Abdullâh’ın câriyesi olarak yıllarca peygamber ocağının hizmetinde bulunan bu kutlu hanım, Peygamber Efendimiz’in annesi ile geçirdiği son Medîne yolculuğunda onlara refakat etmişti. Annesinin vefatı ile bağrına bastığı Peygamber Efendimiz’i dedesine getirip teslim etti. Küçük Muhammed’e çok düşkündü. Üzerine titrerdi. Abdülmuttalip vefat edene dek, annesinin yokluğunu hissettirmemeye çalışmıştı.

Peygamber Efendimiz’e ilk inanan hanımlardandı. Peygamber Efendimiz’in öğle kaylûlesi için evinde istirahat ettiği, kendisini sık sık ziyaret ettiği “Annemdir!” dediği Habeşli bu hanım:

“Cennet ehlinden biri ile evlenmek isteyen Ümmü Eymen ile evlensin.” buyuran Peygamber Efendimiz’in sözleri ile cennet ehli olduğunun müjdesini, henüz sağlığında iken almıştı.

Üsâme bin Zeyd’in annesi olan bu mübarek hanım, hayatı boyunca teslimiyet ve Allah’tan râzı olmanın saâdetini yaşamıştır.

 

Halime es-Sa’diyye

Halime, Peygamber Efendimiz’in çocukluk dönemini yanında geçirdiği, yumuşak huylu, ağırbaşlı sütannesi idi. Yetim ve fakir olduğu için kimsenin sütannelik yapmak istemediği Peygamber Efendimiz’i bağrına basmış, iki yaşında sütten kestiği hâlde Mekke’de vebâ hastalığı çıkınca, onun hastalığa yakalanmaması için annesine teslim etmemiş, dört yaşına kadar îtina ile büyütüp yanında tutmuştur.

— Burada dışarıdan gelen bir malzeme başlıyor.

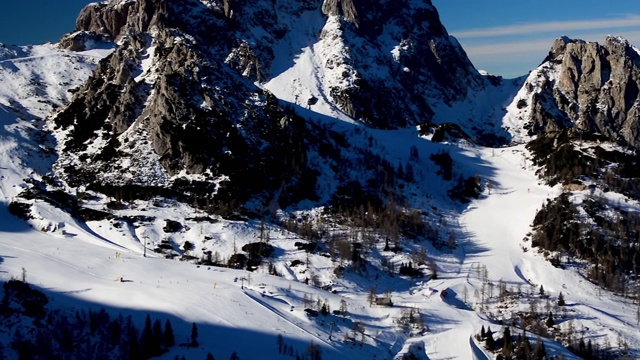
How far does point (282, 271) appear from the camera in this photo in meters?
184

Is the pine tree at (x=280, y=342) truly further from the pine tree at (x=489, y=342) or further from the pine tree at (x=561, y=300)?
the pine tree at (x=561, y=300)

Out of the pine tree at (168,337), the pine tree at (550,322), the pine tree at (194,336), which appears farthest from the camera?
the pine tree at (550,322)

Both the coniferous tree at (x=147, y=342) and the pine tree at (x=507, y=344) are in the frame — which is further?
the pine tree at (x=507, y=344)

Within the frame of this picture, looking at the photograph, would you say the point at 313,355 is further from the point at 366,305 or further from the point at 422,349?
the point at 366,305

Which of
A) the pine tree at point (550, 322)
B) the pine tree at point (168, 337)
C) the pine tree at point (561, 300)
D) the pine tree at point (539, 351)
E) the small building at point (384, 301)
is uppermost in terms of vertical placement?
the pine tree at point (561, 300)

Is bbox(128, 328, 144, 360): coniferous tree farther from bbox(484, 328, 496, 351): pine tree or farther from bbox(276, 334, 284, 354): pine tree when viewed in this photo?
bbox(484, 328, 496, 351): pine tree

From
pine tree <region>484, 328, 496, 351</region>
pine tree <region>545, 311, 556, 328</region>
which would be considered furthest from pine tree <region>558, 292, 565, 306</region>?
pine tree <region>484, 328, 496, 351</region>

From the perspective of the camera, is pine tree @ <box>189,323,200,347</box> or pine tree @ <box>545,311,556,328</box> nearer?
pine tree @ <box>189,323,200,347</box>

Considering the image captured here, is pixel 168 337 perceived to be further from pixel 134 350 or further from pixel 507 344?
pixel 507 344

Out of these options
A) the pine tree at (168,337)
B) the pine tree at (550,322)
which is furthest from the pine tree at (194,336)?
the pine tree at (550,322)

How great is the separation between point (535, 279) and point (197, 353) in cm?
11376

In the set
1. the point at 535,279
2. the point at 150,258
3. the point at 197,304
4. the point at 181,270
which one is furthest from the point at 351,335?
the point at 535,279

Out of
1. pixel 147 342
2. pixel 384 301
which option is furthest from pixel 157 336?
pixel 384 301

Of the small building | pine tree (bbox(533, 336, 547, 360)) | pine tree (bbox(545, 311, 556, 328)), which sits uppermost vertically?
the small building
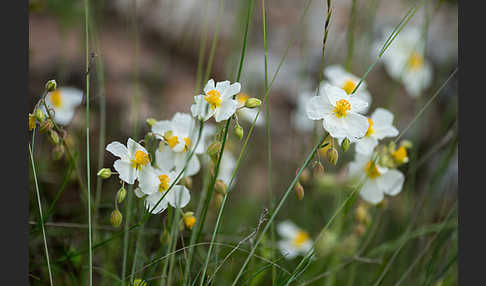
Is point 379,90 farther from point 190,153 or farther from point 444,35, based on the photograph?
point 190,153

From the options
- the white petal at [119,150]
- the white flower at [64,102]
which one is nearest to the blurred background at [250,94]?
the white flower at [64,102]

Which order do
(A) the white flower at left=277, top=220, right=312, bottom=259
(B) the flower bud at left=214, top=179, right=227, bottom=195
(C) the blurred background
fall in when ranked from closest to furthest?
1. (B) the flower bud at left=214, top=179, right=227, bottom=195
2. (C) the blurred background
3. (A) the white flower at left=277, top=220, right=312, bottom=259

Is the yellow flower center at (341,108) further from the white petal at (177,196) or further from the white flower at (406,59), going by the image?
the white flower at (406,59)

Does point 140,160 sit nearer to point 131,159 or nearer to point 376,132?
point 131,159

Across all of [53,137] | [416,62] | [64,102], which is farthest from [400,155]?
[416,62]

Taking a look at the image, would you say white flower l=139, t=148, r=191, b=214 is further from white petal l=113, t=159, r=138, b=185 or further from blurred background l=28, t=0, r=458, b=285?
blurred background l=28, t=0, r=458, b=285

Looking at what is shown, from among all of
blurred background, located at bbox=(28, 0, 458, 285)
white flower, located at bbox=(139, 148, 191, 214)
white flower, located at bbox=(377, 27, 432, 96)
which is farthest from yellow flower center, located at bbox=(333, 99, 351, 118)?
white flower, located at bbox=(377, 27, 432, 96)
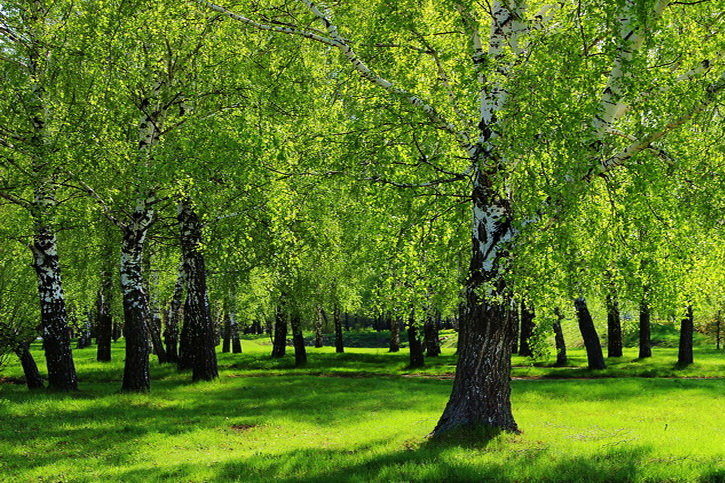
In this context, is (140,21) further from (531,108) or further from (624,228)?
(624,228)

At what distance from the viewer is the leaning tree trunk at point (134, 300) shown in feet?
62.1

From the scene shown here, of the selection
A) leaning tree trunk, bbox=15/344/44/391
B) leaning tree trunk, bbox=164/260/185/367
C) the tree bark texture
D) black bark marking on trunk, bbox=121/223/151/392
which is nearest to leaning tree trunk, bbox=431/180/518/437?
black bark marking on trunk, bbox=121/223/151/392

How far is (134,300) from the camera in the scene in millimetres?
18969

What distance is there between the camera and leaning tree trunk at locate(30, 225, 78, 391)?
722 inches

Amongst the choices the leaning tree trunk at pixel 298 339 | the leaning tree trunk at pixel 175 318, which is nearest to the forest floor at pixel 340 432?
the leaning tree trunk at pixel 175 318

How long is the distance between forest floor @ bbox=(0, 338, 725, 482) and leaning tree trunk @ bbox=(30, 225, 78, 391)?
908 mm

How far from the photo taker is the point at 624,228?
1071 cm

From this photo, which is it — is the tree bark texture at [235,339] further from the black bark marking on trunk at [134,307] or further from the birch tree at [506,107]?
the birch tree at [506,107]

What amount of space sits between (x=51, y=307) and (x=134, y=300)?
8.43ft

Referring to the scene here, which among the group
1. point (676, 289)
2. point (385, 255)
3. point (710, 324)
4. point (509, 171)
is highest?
point (509, 171)

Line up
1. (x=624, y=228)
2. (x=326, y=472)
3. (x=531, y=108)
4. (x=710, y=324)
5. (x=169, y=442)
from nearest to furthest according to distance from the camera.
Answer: (x=531, y=108) < (x=326, y=472) < (x=624, y=228) < (x=169, y=442) < (x=710, y=324)

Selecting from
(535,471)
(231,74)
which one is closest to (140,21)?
(231,74)

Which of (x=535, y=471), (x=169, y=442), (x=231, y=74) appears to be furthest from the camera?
(x=231, y=74)

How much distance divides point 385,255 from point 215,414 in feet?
28.0
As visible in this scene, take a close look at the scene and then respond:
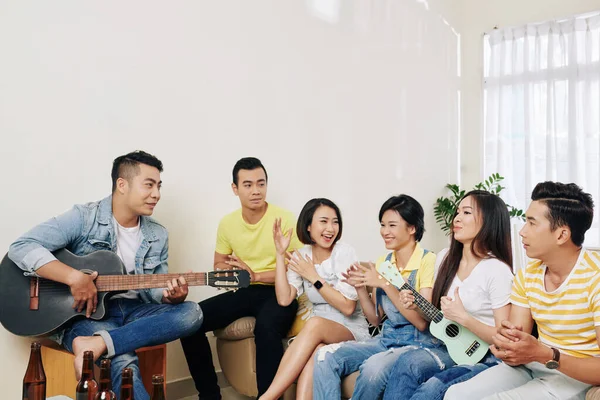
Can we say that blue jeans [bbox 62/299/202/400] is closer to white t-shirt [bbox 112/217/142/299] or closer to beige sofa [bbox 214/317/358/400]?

Sütannesine derinden bağlı olan Peygamber Efendimiz, İslâm’ın ilk yıllarında Mekke’de kendisini ziyarete gelen Halime’yi hürmet ve hizmet ile ağırlamış, omuz atkısının üzerine oturtmuştur. Kıtlıktan sıkıntı çeken bu mübarek kadına, 40 koyun ve bir deve hediye etmiştir.

 

Hazret-i Safiyye binti Abdülmuttalib -radıyallâhu anhâ-

Peygamber Efendimiz’in sevgili halası Hazret-i Safiyye, kardeşi Ebû Leheb’in yeğenine hakaret ederek gönlünü incittiğini, eziyet ettiğini duymuş ve akrabalık bağlarını harekete geçirerek O’nun Peygamber Efendimiz’e yardım etmesini, müslüman olmasını istemiştir.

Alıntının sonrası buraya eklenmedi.